Le 22 janvier 2025, un individu a formé un pourvoi contre l'arrêt de la chambre de l'instruction de la cour d'appel de Paris qui, dans la procédure d'extradition suivie contre lui à la demande du gouvernement moldave, a émis un avis favorable.
Le 28 février suivant, il a adressé une demande d'aide juridictionnelle au bureau d'aide juridictionnelle près la Cour de cassation, suivie d'une décision d'admission, de la constitution d'un avocat à la Cour le 8 avril 2025 et du dépôt de deux mémoires ampliatifs dans son intérêt.
Cependant, l'intéressé a déposé cette demande après le délai d'un mois suivant la date de son pourvoi, ce délai expirant le 24 février 2025.

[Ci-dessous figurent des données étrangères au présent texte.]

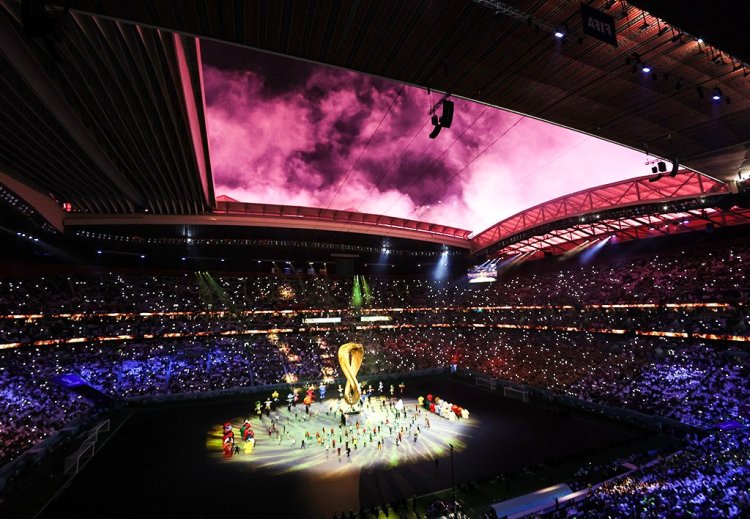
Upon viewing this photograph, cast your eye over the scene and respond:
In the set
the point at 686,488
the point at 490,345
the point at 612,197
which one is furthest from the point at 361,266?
the point at 686,488

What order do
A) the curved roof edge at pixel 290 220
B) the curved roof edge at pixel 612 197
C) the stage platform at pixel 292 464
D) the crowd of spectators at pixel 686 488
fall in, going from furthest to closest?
1. the curved roof edge at pixel 290 220
2. the curved roof edge at pixel 612 197
3. the stage platform at pixel 292 464
4. the crowd of spectators at pixel 686 488

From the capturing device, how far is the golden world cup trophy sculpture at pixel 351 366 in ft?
86.5

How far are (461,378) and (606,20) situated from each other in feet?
131

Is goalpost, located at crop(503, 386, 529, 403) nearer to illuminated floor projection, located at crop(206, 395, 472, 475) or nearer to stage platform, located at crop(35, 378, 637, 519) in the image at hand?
stage platform, located at crop(35, 378, 637, 519)

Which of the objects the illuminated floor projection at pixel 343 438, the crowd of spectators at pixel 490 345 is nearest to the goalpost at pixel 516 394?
the crowd of spectators at pixel 490 345

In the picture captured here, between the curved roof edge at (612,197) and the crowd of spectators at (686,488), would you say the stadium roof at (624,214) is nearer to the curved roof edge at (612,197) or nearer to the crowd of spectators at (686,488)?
the curved roof edge at (612,197)

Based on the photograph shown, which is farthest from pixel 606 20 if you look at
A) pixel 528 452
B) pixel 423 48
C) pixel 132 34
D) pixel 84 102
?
pixel 528 452

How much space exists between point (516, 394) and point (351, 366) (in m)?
17.1

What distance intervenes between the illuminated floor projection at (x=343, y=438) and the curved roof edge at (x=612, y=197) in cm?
1760

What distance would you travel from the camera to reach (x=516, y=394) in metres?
33.8

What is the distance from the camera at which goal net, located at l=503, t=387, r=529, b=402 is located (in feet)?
107

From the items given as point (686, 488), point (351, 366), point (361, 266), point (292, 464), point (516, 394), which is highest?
point (361, 266)

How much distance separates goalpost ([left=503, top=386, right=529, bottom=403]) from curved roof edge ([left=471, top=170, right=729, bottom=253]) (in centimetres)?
1420

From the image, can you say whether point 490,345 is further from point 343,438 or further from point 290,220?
point 290,220
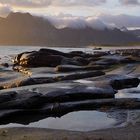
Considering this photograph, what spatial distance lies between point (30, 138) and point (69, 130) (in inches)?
64.3

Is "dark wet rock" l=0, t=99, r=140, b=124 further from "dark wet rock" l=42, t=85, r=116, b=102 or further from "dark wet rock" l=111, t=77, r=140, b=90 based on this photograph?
"dark wet rock" l=111, t=77, r=140, b=90

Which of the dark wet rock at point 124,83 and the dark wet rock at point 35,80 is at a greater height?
the dark wet rock at point 35,80

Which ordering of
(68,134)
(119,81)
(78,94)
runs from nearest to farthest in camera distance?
(68,134), (78,94), (119,81)

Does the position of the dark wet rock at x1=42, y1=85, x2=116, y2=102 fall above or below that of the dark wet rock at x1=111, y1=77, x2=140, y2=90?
above

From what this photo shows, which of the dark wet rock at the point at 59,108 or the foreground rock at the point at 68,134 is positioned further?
the dark wet rock at the point at 59,108

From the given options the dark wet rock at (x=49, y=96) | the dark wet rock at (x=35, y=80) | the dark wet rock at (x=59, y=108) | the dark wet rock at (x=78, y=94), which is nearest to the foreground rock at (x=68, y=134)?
the dark wet rock at (x=59, y=108)

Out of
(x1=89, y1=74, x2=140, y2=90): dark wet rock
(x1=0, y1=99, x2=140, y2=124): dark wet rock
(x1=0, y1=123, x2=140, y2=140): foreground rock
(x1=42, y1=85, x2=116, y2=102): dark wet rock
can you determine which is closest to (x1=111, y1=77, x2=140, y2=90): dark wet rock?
(x1=89, y1=74, x2=140, y2=90): dark wet rock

Dans un arrêt du 3 mars 2026 (pourvoi n° 25-80.691), la Cour de cassation précise qu'en matière d'extradition, la loi ne prévoit pas que la Cour de cassation doive statuer sur le pourvoi dans un délai déterminé, de sorte que la règle suivante s'applique : le demandeur en cassation, s'il souhaite bénéficier de l'aide juridictionnelle à l'occasion de son pourvoi, doit déposer une demande d'aide juridictionnelle dans le mois qui suit la date à laquelle il forme son pourvoi en cassation.
Les mémoires doivent en conséquence être déclarés irrecevables, et le demandeur déchu de son pourvoi.